**PROBLEM TO SOLVE:**
Exclude the pictures; give every entry again exactly as written.

**EXERCISE INPUT:**
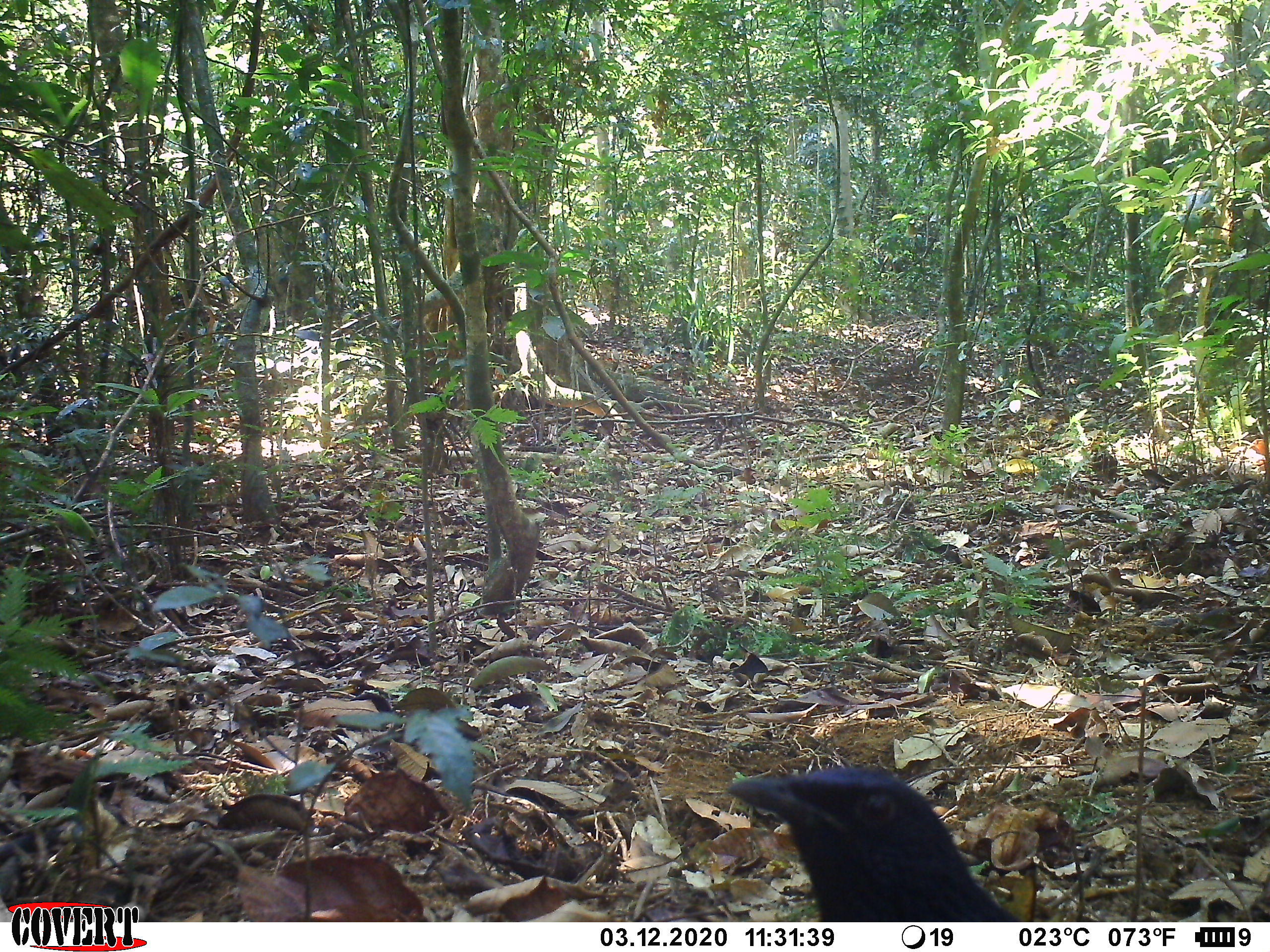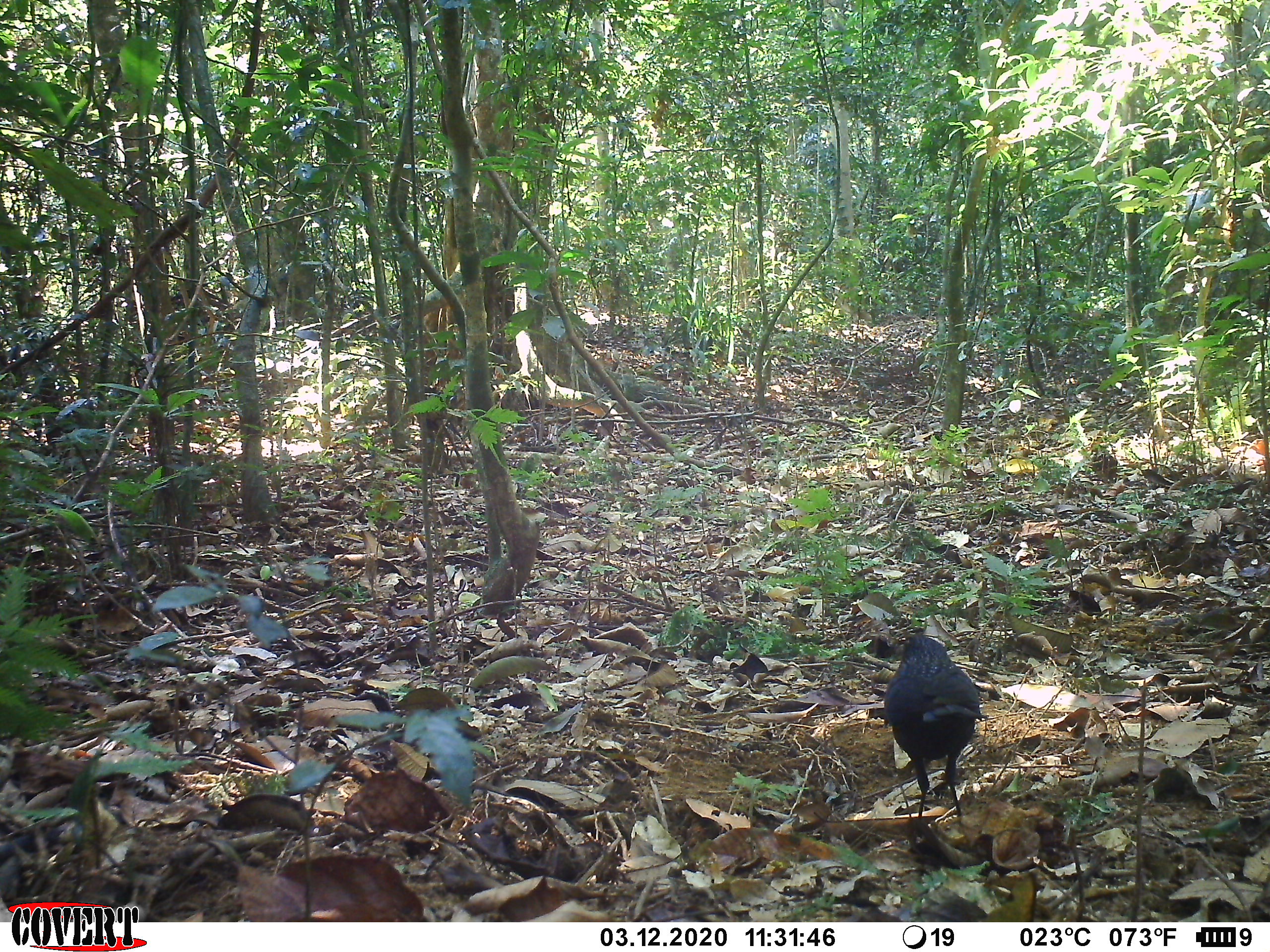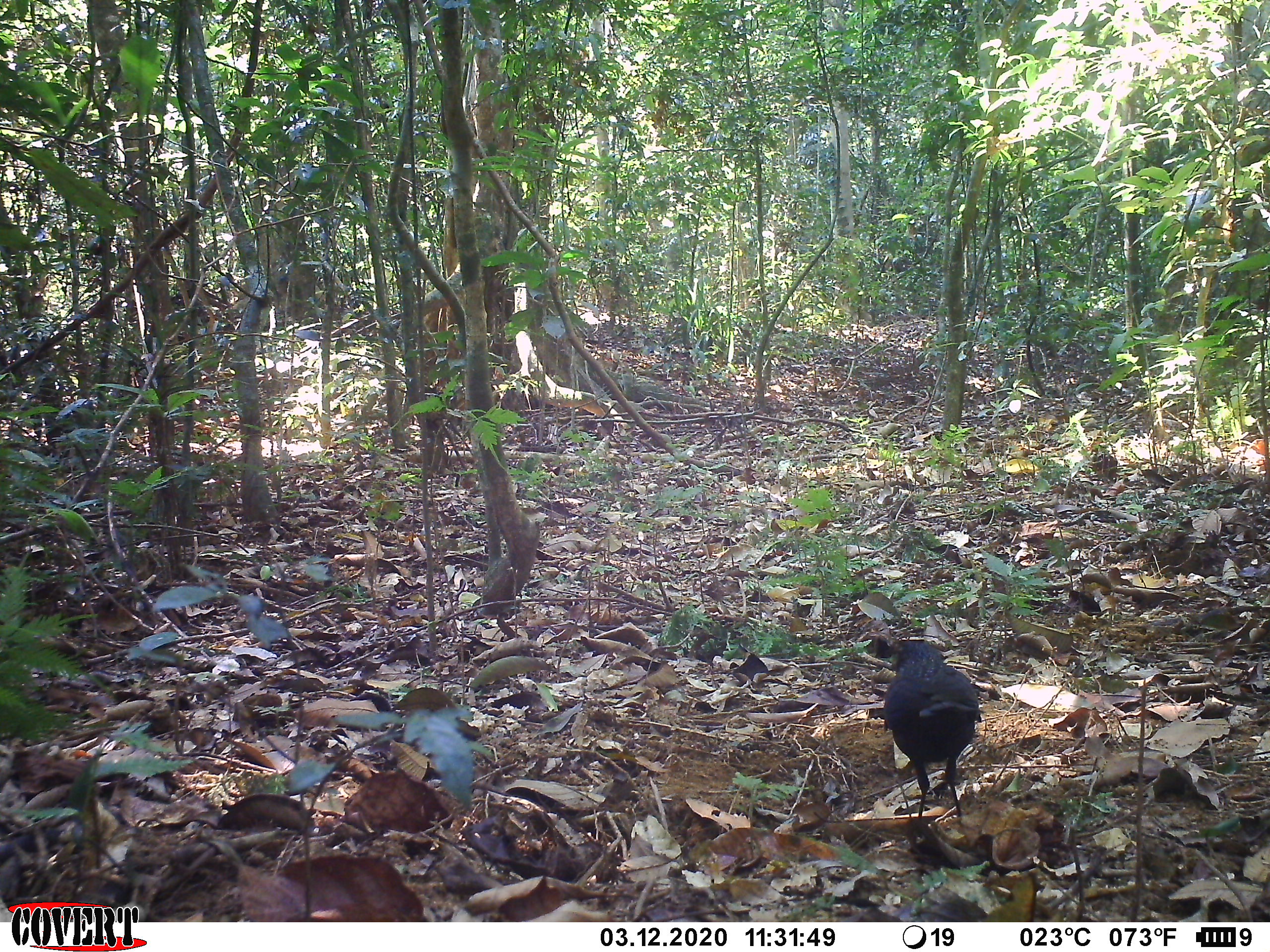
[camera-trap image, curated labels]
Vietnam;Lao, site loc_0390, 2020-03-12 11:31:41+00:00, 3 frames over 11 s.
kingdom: Animalia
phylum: Chordata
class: Aves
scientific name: Aves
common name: bird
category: unidentified bird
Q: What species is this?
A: Unidentified bird (bird) (Aves).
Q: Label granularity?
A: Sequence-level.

**RESPONSE AREA:**
[camera-trap image, curated labels]
Vietnam;Lao, site loc_0390, 2020-03-12 11:31:41+00:00, 3 frames over 11 s.
kingdom: Animalia
phylum: Chordata
class: Aves
scientific name: Aves
common name: bird
category: unidentified bird
Q: What species is this?
A: Unidentified bird (bird) (Aves).
Q: Label granularity?
A: Sequence-level.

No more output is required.